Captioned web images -

BEGIN

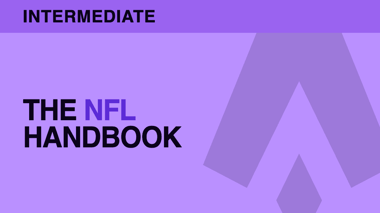NFL handbook — spread / total / props / live workflow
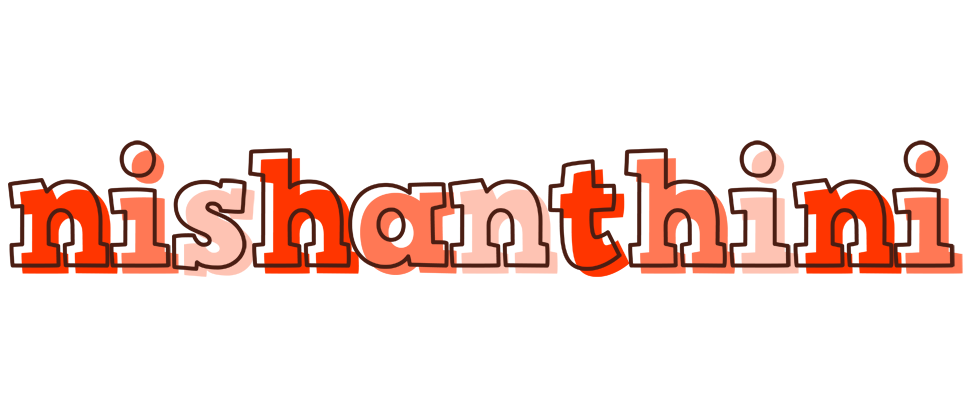 Nishanthini paint logo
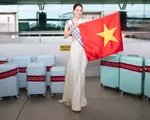 Mai Phương mang 140kg hành lý, 30 bộ trang phục, sẵn sàng “chinh chiến” ở Miss World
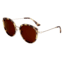 Bertha Reese Sunglasses - Womens, Tortoise Frame, Brown Polarized Lens, Tortoise/Brown, One Size, BRSBR044BK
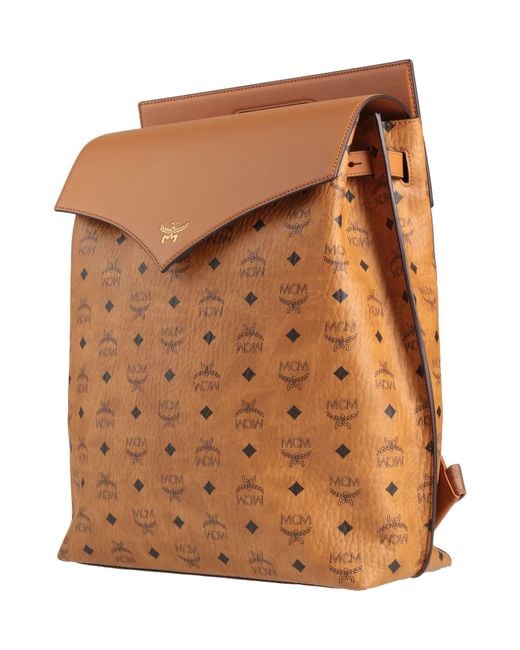 MCM Brown Rucksack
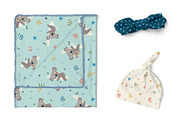 koala seamless pattern & Clipart, a Background Graphic by Marta Munte Designs (Thumbnail 4 of 4)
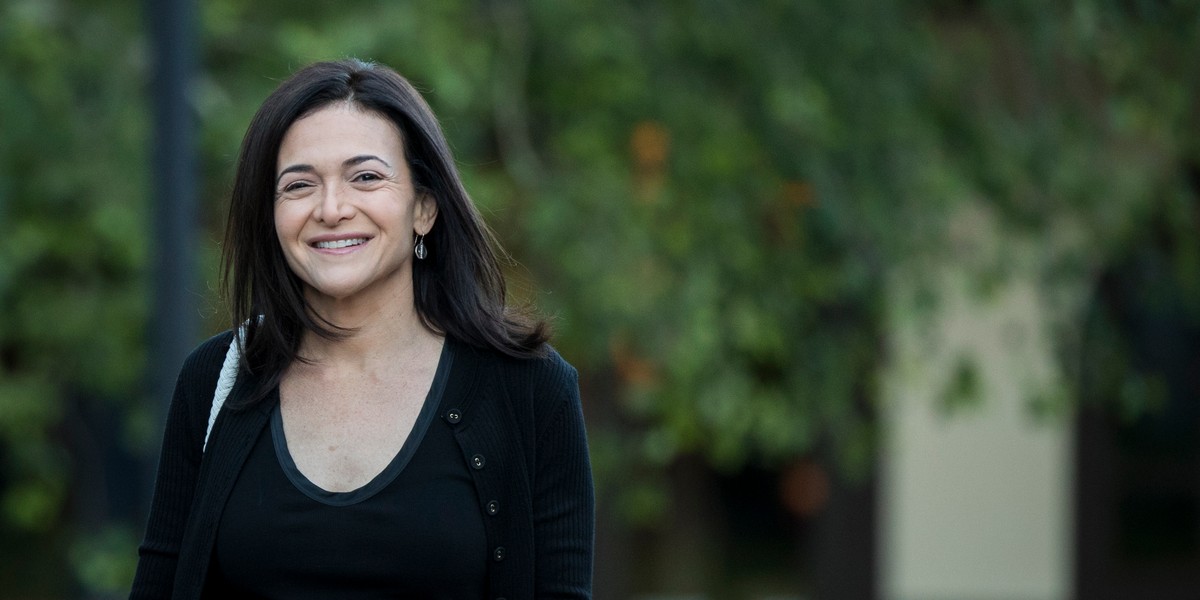 COO Facebooka Sheryl Sandberg wychodzi z biura równo o 17:30 każdego dnia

END

Problem description - The result should be an exact copy of only the lines above from the one that holds "Bertha Reese Sunglasses" through the one that holds "koala seamless pattern", both ends included, without pictures.

Response to this task -
 Bertha Reese Sunglasses - Womens, Tortoise Frame, Brown Polarized Lens, Tortoise/Brown, One Size, BRSBR044BK
 MCM Brown Rucksack
 koala seamless pattern & Clipart, a Background Graphic by Marta Munte Designs (Thumbnail 4 of 4)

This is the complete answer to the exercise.